_EXERCISE OBJECTIVE_
Repeat the records in full. No pictures belong in the copy.
[INPUT DATA]
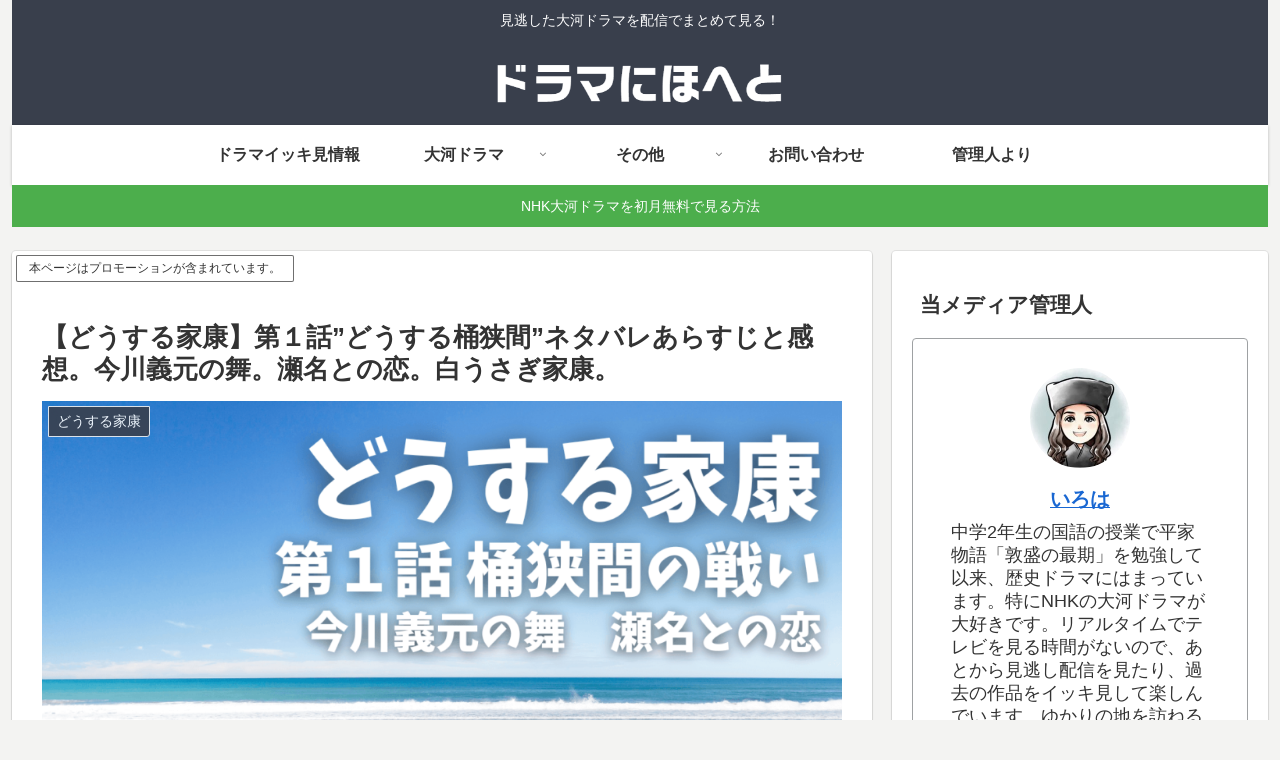

--- FILE ---
content_type: text/css
request_url: https://dramani-hoheto.com/wp-content/themes/cocoon-child-master/style.css?ver=6.9&fver=20260120053153
body_size: 767
content:
@charset "UTF-8";

/*!
Theme Name: Cocoon Child
Description: Cocoon専用の子テーマ
Theme URI: https://wp-cocoon.com/
Author: わいひら
Author URI: https://nelog.jp/
Template:   cocoon-master
Version:    1.1.3
*/

/************************************
** 子テーマ用のスタイルを書く
************************************/
/*必要ならばここにコードを書く*/

/************************************
** レスポンシブデザイン用のメディアクエリ
************************************/
/*1023px以下*/
@media screen and (max-width: 1023px){
  /*必要ならばここにコードを書く*/
}

/*834px以下*/
@media screen and (max-width: 834px){
  /*必要ならばここにコードを書く*/
}

/*480px以下*/
@media screen and (max-width: 480px){
  /*必要ならばここにコードを書く*/
}

/* 豊臣兄弟！キャスト検索：カード表示 */
#toyotomiCastSearch .toyotomi-card {
  background: #fff;
  border: 1px solid rgba(0,0,0,.08);
  border-radius: 10px;
  padding: 14px 14px 12px;
  margin: 0 0 12px;
  box-shadow: 0 1px 4px rgba(0,0,0,.04);
}


#toyotomiCastSearch .toyotomi-card__title {
  font-weight: 700;
  font-size: 18px;
  line-height: 1.4;
  margin: 0 0 6px;
}


#toyotomiCastSearch .toyotomi-card__meta {
  font-size: 13px;
  opacity: .85;
  margin: 0 0 8px;
}


#toyotomiCastSearch .toyotomi-card__desc {
  font-size: 14px;
  line-height: 1.7;
  margin: 0 0 8px;
}


#toyotomiCastSearch .toyotomi-card__eps {
  font-size: 12px;
  opacity: .75;
}


#toyotomiCastSearch .toyotomi-badge {
  display: inline-block;
  font-size: 12px;
  padding: 2px 8px;
  border-radius: 999px;
  border: 1px solid rgba(0,0,0,.08);
  background: rgba(0,0,0,.03);
  margin-right: 6px;
  margin-bottom: 6px;
}


#toyotomiCastSearch .toyotomi-btnrow button {
  border: 1px solid rgba(0,0,0,.12);
  background: #fff;
  border-radius: 999px;
  padding: 6px 10px;
  cursor: pointer;
  font-size: 13px;
}


#toyotomiCastSearch .toyotomi-btnrow button.is-active {
  font-weight: 700;
  border-color: rgba(0,0,0,.22);
  background: rgba(0,0,0,.04);
}


#toyotomiCastSearch input[type="search"] {
  border-radius: 10px;
  border: 1px solid rgba(0,0,0,.12);
}


#toyotomiCastSearch #toyotomiViewToggle {
  border: 1px solid rgba(0,0,0,.12);
  background: #fff;
  border-radius: 999px;
  cursor: pointer;
  font-size: 13px;
}


#toyotomiCastSearch #toyotomiViewToggle.is-active {
  font-weight: 700;
  background: rgba(0,0,0,.04);
}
[/INPUT DATA]
_RESPONSE FOR THIS EXERCISE_
--- FILE ---
content_type: text/css
request_url: https://dramani-hoheto.com/wp-content/themes/cocoon-child-master/style.css?ver=6.9&fver=20260120053153
body_size: 767
content:
@charset "UTF-8";

/*!
Theme Name: Cocoon Child
Description: Cocoon専用の子テーマ
Theme URI: https://wp-cocoon.com/
Author: わいひら
Author URI: https://nelog.jp/
Template:   cocoon-master
Version:    1.1.3
*/

/************************************
** 子テーマ用のスタイルを書く
************************************/
/*必要ならばここにコードを書く*/

/************************************
** レスポンシブデザイン用のメディアクエリ
************************************/
/*1023px以下*/
@media screen and (max-width: 1023px){
  /*必要ならばここにコードを書く*/
}

/*834px以下*/
@media screen and (max-width: 834px){
  /*必要ならばここにコードを書く*/
}

/*480px以下*/
@media screen and (max-width: 480px){
  /*必要ならばここにコードを書く*/
}

/* 豊臣兄弟！キャスト検索：カード表示 */
#toyotomiCastSearch .toyotomi-card {
  background: #fff;
  border: 1px solid rgba(0,0,0,.08);
  border-radius: 10px;
  padding: 14px 14px 12px;
  margin: 0 0 12px;
  box-shadow: 0 1px 4px rgba(0,0,0,.04);
}


#toyotomiCastSearch .toyotomi-card__title {
  font-weight: 700;
  font-size: 18px;
  line-height: 1.4;
  margin: 0 0 6px;
}


#toyotomiCastSearch .toyotomi-card__meta {
  font-size: 13px;
  opacity: .85;
  margin: 0 0 8px;
}


#toyotomiCastSearch .toyotomi-card__desc {
  font-size: 14px;
  line-height: 1.7;
  margin: 0 0 8px;
}


#toyotomiCastSearch .toyotomi-card__eps {
  font-size: 12px;
  opacity: .75;
}


#toyotomiCastSearch .toyotomi-badge {
  display: inline-block;
  font-size: 12px;
  padding: 2px 8px;
  border-radius: 999px;
  border: 1px solid rgba(0,0,0,.08);
  background: rgba(0,0,0,.03);
  margin-right: 6px;
  margin-bottom: 6px;
}


#toyotomiCastSearch .toyotomi-btnrow button {
  border: 1px solid rgba(0,0,0,.12);
  background: #fff;
  border-radius: 999px;
  padding: 6px 10px;
  cursor: pointer;
  font-size: 13px;
}


#toyotomiCastSearch .toyotomi-btnrow button.is-active {
  font-weight: 700;
  border-color: rgba(0,0,0,.22);
  background: rgba(0,0,0,.04);
}


#toyotomiCastSearch input[type="search"] {
  border-radius: 10px;
  border: 1px solid rgba(0,0,0,.12);
}


#toyotomiCastSearch #toyotomiViewToggle {
  border: 1px solid rgba(0,0,0,.12);
  background: #fff;
  border-radius: 999px;
  cursor: pointer;
  font-size: 13px;
}


#toyotomiCastSearch #toyotomiViewToggle.is-active {
  font-weight: 700;
  background: rgba(0,0,0,.04);
}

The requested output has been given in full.